En outre, dans le subconscient collectif espagnol, pardonner la révolution cubaine harcelée par Washington, voire lui sourire, pourrait être une forme de revanche durable contre les Etats-Unis, dont la flotte anéantissait en 1898 devant Santiago de Cuba l'escadre de l'amiral Cervera. Donnant l'estocade à l'Empire espagnol, le "Désastre de 1898", comme on l'appelle depuis, a profondément marqué l'évolution politique, économique et culturelle d'une Espagne alors contrainte de se replier sur elle-même.

Quant à l'influence de l'idéologie dans l'actuelle normalisation hispano-cubaine, avec le camouflet implicite qu'elle inflige à Washington, il faut rappeler que le socialiste José Luis Rodriguez Zapatero a remporté les élections législatives de 2004 grâce surtout à son opposition à la guerre déclenchée par les Etats-Unis en Irak et grâce à l'émotion soulevée par les attentats islamistes de Madrid (191 morts, 1.824 blessés) perpétrés trois jours avant le scrutin en représailles à la décision du gouvernement de M. Aznar de participer à cette guerre.

Le conservateur José Maria Aznar misait autant, sinon plus, sur les relations transatlantiques que sur l'Europe et il se voulait l'allié privilégié des Etats-Unis sur le Vieux Continent. Prenant quasi en tout, sauf en politique économique nationale, le contre-pied de son prédécesseur, José Luis Rodriguez Zapatero maintient ou subit dans ses relations diplomatiques avec Washington le minimum fonctionnel et protocolaire, sans le moindre sommet bilatéral que George W. Bush ne paraît lui-même pas souhaiter.

Le président américain a peu apprécié non tant le retrait des militaires espagnols d'Irak, décidé par M. Zapatero conformément à sa promesse électorale, que le caractère hâtif et non concerté de ce retrait, au détriment de la sécurité des troupes alliées et à la satisfaction d'Al-Qaida, ainsi convaincue de l'efficacité du terrorisme islamiste, en l'occurrence des attentats de Madrid.
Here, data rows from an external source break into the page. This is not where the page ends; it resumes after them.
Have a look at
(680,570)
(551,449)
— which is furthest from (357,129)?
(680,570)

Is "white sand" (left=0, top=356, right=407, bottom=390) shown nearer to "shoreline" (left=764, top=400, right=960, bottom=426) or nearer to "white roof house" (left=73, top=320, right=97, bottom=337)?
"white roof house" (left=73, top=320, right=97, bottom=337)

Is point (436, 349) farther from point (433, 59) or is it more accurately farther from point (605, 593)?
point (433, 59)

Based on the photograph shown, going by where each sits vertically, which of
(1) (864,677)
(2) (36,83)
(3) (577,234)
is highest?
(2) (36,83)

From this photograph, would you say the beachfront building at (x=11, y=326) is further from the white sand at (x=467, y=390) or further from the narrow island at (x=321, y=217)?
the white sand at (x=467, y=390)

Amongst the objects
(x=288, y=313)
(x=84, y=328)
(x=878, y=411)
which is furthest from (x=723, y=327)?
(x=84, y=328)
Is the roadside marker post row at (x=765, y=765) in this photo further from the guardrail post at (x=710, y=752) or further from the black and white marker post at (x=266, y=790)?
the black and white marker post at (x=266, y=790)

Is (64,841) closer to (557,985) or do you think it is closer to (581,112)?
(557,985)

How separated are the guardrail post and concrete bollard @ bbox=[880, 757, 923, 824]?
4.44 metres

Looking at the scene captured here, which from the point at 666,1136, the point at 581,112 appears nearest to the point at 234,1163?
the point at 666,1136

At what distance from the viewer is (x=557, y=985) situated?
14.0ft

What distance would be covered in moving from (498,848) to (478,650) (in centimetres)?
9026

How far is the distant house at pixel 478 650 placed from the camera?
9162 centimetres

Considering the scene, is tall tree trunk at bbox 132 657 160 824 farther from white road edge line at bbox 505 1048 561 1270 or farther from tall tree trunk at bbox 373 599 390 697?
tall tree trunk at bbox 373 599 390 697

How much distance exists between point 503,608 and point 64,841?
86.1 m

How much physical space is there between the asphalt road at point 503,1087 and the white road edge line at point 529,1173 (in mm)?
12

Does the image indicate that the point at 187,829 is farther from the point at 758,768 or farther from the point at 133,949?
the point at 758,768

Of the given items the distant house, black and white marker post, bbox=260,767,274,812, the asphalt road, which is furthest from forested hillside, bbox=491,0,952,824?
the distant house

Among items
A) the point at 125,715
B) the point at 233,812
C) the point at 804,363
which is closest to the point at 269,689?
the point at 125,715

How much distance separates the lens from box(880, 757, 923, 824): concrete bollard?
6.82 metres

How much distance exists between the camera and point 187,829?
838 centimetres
En Amérique latine, José Luis Rodriguez Zapatero salue avec sympathie, malgré quelques inquiétudes, l'avènement des nouvelles gauches. Cuba demeurant la principale bête noire, désormais avec le Venezuela, des Etats-Unis dans la région, la normalisation hispano-cubaine s'inscrit naturellement dans la distanciation entre Madrid et Washington. En envoyant à La Havane son chef de la diplomatie, unique ministre de l'UE à s'y être rendu depuis la crise de 2003, M. Zapatero a donné, volontairement ou non, plus de relief à cette distanciation. Il est vrai que l'antiaméricanisme ambiant en Espagne peut, s'il ne devient pas outrancier, contribuer à une nouvelle victoire socialiste aux législatives espagnoles de 2008.

Expliquant elle aussi la normalisation, la realpolitik s'appuie sur les chiffres. L'Espagne est le 3e partenaire commercial de Cuba, après le Venezuela et la Chine. Les échanges bilatéraux s'élevaient en 2006 à 932 millions de dollars, en croissance de 23% par rapport à 2005. Parmi les entreprises étrangères inscrites à la Chambre de commerce de Cuba, 34% sont espagnoles.
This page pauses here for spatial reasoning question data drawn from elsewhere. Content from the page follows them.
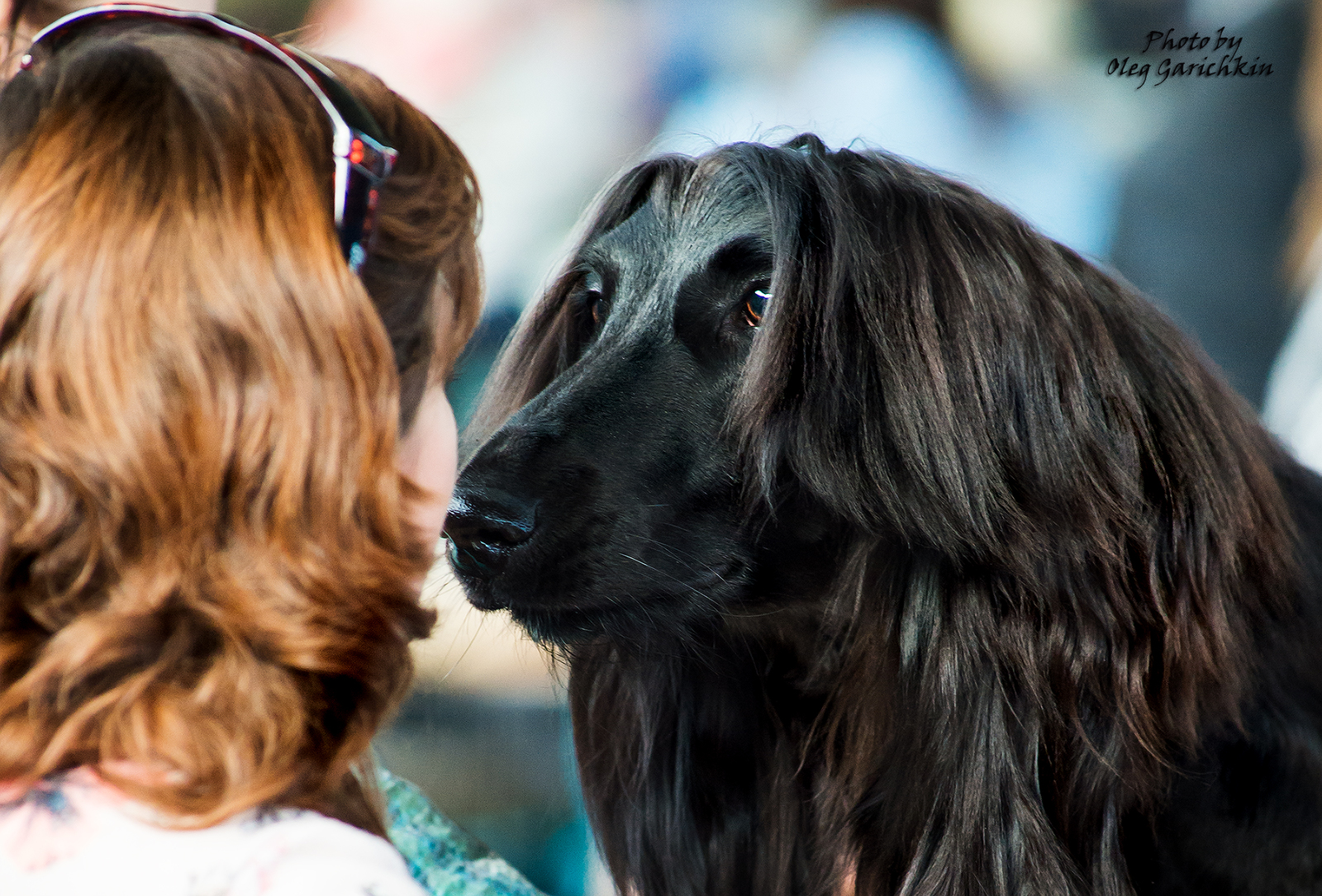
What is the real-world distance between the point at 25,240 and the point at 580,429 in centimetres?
42

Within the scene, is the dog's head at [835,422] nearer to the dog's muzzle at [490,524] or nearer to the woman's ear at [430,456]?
the dog's muzzle at [490,524]

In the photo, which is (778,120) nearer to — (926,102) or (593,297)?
(926,102)

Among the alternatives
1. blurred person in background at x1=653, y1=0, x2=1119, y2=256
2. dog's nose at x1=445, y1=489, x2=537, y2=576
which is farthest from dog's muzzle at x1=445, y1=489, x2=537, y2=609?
blurred person in background at x1=653, y1=0, x2=1119, y2=256

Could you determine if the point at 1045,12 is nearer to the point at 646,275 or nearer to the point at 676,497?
the point at 646,275

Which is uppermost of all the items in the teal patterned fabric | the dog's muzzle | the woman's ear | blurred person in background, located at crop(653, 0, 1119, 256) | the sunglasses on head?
blurred person in background, located at crop(653, 0, 1119, 256)

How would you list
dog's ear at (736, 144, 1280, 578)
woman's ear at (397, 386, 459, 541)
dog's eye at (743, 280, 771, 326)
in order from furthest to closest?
dog's eye at (743, 280, 771, 326) < dog's ear at (736, 144, 1280, 578) < woman's ear at (397, 386, 459, 541)

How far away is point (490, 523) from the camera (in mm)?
802

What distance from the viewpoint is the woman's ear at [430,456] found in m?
0.68

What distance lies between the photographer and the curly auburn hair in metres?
0.53

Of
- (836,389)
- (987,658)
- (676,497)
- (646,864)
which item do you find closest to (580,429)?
(676,497)

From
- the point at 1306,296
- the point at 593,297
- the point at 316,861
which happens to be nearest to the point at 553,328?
the point at 593,297

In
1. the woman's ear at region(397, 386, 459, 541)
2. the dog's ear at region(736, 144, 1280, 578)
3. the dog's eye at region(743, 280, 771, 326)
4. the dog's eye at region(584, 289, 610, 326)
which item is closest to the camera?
the woman's ear at region(397, 386, 459, 541)

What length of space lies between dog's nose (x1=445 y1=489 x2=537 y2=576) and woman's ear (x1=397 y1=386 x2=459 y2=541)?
0.09m

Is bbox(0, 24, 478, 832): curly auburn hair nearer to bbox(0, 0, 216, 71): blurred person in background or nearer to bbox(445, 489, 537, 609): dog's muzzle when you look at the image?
bbox(445, 489, 537, 609): dog's muzzle
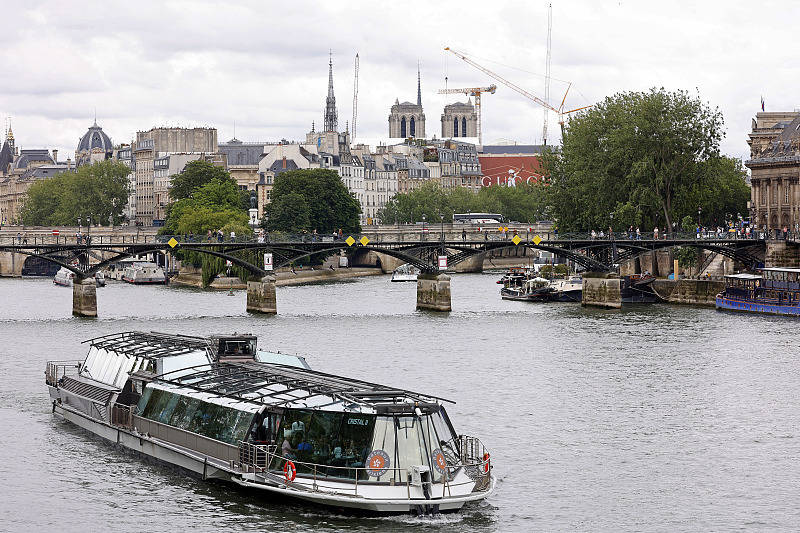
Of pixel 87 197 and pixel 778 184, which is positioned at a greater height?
pixel 87 197

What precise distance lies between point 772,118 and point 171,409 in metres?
117

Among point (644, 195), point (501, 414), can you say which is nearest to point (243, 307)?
point (644, 195)

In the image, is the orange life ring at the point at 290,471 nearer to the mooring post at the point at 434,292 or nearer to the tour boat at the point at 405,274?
the mooring post at the point at 434,292

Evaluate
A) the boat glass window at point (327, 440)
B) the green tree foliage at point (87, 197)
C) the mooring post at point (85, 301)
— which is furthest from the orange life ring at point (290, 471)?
the green tree foliage at point (87, 197)

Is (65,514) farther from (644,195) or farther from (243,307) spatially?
(644,195)

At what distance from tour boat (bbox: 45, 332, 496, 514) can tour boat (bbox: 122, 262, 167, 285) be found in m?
97.7

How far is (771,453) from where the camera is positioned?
39.9 meters

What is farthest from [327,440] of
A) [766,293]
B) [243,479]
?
[766,293]

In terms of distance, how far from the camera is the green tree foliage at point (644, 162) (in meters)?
107

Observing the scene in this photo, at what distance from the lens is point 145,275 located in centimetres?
13900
La participation espagnole s'étend à 31% des entreprises à capital mixte, très présentes dans le tourisme, le tabac et les hydrocarbures. Selon l'Union européenne, l'Espagne assurait 43% (525 millions de dollars) des exportations des pays communautaires vers Cuba en 2004 (1,2 milliard de dollars). La normalisation pourrait par ailleurs favoriser la réouverture du dossier de la dette bilatérale. Cuba doit à l'Espagne 1,4 milliard de dollars.
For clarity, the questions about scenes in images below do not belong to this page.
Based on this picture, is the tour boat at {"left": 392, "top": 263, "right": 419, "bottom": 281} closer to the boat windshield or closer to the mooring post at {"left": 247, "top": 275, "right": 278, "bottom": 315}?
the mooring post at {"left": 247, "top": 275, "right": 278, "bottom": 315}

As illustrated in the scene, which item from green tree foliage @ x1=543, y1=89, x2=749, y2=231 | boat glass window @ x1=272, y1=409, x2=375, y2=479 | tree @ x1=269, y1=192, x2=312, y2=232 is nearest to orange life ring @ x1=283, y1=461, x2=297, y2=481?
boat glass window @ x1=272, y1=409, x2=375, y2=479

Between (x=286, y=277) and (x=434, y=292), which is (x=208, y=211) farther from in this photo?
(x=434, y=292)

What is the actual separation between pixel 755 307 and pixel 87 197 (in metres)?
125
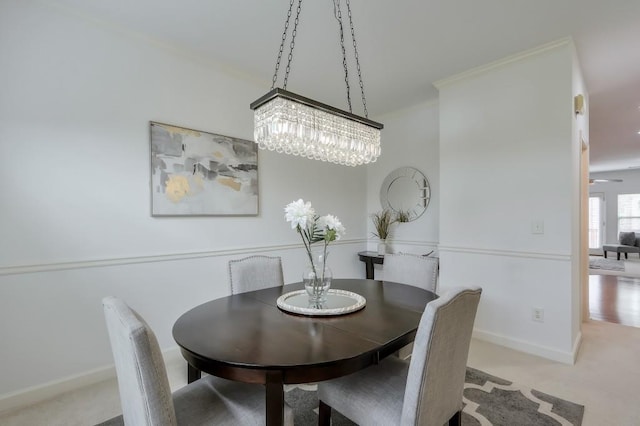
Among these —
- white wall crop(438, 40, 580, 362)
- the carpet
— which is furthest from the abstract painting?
white wall crop(438, 40, 580, 362)

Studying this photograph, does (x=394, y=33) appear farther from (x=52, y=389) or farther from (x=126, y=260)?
(x=52, y=389)

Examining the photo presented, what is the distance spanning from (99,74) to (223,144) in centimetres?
101

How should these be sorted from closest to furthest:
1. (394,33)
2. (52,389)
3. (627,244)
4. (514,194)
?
(52,389) < (394,33) < (514,194) < (627,244)

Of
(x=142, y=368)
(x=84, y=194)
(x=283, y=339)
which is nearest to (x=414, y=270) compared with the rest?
(x=283, y=339)

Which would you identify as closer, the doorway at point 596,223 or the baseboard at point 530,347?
the baseboard at point 530,347

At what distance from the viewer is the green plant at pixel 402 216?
402 cm

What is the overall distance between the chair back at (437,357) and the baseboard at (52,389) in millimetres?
2214

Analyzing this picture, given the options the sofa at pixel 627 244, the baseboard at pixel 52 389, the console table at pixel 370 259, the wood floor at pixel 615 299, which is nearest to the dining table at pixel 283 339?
the baseboard at pixel 52 389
Enfin, la realpolitik va au-delà de l'économie. La longue hospitalisation de Fidel Castro rend désormais palpable l'après-castrisme. Dans ce contexte, malgré les critiques de la dissidence et les doutes de partenaires européens, l'Espagne estime "impensable", comme l'a dit M. Moratinos, de ne pas développer à Cuba "une politique constructive et de dialogue" dans laquelle Madrid espère entraîner l'Union européenne. Il y va du leadership que l'Espagne, à tort ou à raison, croit assumer dans les relations entre l'Europe et l'Amérique latine.